Мой отец на фронте кровью заработал семь боевых наград. Правда, некоторые из них вручили ему уже после войны, в военкомате. Таков был порядок. Все его награды я знал наизусть, ведь в отсутствие отца часто их перебирал и разглядывал, затаив дыхание. Отец наградами не хвалился и закреплял их на единственном своем пиджаке только в этот святой день, приговаривая непонятные мне до сих пор слова: «Что ж! Поглядим, каков иконостас достался выжившим!»

Всегда заманчиво поблескивали его пять медалей: «За отвагу», «За оборону Одессы», «За оборону Сталинграда», «За взятие Будапешта» и «За победу над Германией в Великой Отечественной войне 1941-1945 г.г.». Но больше всего мне нравились два выпуклых ордена, покрытые цветными полупрозрачными эмалями. Такие красивые и совсем разные по своему виду: орден Отечественной войны 3-й степени и орден Славы 3-й степени.

На всех наградах были мелкие гравировки, которые я с трепетом прочитывал и изучал тысячу раз, надеясь отыскать что-то новое. Потом, сообразив, наконец, что саму войну я на них не увижу, стал читать всё, что попадалось на полках нашей районной библиотеки. Читал всё! Читал без разбора, большей частью не понимая военной терминологии и скрытой сути событий. Но старался разобраться самостоятельно, не привлекая к этому отца.

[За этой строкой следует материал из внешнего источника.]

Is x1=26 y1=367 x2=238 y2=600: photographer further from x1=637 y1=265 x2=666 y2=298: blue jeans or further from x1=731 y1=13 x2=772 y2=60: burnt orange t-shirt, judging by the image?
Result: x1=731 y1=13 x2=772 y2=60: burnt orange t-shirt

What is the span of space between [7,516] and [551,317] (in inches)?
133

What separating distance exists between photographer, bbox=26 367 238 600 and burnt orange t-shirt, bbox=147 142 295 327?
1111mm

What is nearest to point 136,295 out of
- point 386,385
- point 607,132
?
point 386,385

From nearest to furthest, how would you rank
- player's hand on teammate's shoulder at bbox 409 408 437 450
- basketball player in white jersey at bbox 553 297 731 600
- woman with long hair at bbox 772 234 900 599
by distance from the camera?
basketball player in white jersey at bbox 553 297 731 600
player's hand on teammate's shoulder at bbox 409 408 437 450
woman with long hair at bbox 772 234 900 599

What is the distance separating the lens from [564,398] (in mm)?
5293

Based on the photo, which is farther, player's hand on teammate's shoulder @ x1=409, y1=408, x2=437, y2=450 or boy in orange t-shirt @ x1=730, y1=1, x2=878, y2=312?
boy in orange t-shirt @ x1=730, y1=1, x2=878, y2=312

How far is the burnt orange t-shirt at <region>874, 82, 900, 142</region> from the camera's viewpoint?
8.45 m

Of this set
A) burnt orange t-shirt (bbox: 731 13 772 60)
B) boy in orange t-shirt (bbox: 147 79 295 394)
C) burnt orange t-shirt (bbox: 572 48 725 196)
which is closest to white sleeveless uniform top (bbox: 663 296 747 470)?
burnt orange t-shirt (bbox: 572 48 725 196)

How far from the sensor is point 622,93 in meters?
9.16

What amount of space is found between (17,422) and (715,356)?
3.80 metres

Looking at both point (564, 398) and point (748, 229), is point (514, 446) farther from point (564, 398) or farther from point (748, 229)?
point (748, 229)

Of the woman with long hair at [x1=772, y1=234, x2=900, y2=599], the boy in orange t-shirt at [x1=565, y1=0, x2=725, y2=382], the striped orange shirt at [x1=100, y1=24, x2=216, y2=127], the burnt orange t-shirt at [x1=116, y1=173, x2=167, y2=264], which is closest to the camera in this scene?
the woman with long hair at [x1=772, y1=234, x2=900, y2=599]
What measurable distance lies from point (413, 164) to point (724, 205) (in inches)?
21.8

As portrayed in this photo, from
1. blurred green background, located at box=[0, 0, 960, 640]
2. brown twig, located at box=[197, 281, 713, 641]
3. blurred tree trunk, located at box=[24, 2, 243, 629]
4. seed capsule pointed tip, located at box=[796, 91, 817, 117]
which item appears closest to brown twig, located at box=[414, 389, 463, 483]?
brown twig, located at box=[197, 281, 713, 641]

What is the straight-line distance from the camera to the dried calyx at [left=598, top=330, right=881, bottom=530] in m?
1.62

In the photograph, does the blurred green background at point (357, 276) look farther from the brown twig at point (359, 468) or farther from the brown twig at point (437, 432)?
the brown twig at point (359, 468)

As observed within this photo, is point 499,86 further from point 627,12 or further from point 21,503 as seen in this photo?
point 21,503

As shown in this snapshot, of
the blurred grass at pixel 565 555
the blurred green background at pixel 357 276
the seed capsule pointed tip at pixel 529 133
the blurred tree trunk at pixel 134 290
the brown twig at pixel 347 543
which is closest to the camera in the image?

Уже позже, заметив устойчивый мой интерес к военной тематике, свою помощь в подборе книг предложила Клавдия Ивановна, душа человек, женщина, которая до сей поры представляется мне эталоном ленинградской интеллигентности. Почему я тогда не расспрашивал о ней самой? Наверняка, тоже пережила блокаду, вот так же ежедневно продолжая работать в этой же библиотеке. Теперь мне стыдно своей былой черствости и недомыслия по отношению к ней. Жаль, что теперь ничего не вернуть!

А с отцом любые разговоры о войне вообще не клеились. Он и на мои вопросы отвечал всегда уклончиво, например, так:

– Знаешь, Лешка! Я и за тебя, и за маму нашу на двадцать лет вперед навоевал. Уже потому хватит нам разговоров о войне! Лучше давай с тобой решать, как бы нам без неё обойтись. Это сложнее! Да только она, будь трижды неладна, и сама нас найдет, опять всех в строй поставит!

Поглядывая на обложки моих книг, отец ничего не говорил, хотя я затылком воспринимал возрастающее к себе уважение. Это меня воодушевляло, ведь я страстно мечтал во всём разобраться и однажды удивить отца своими познаниями.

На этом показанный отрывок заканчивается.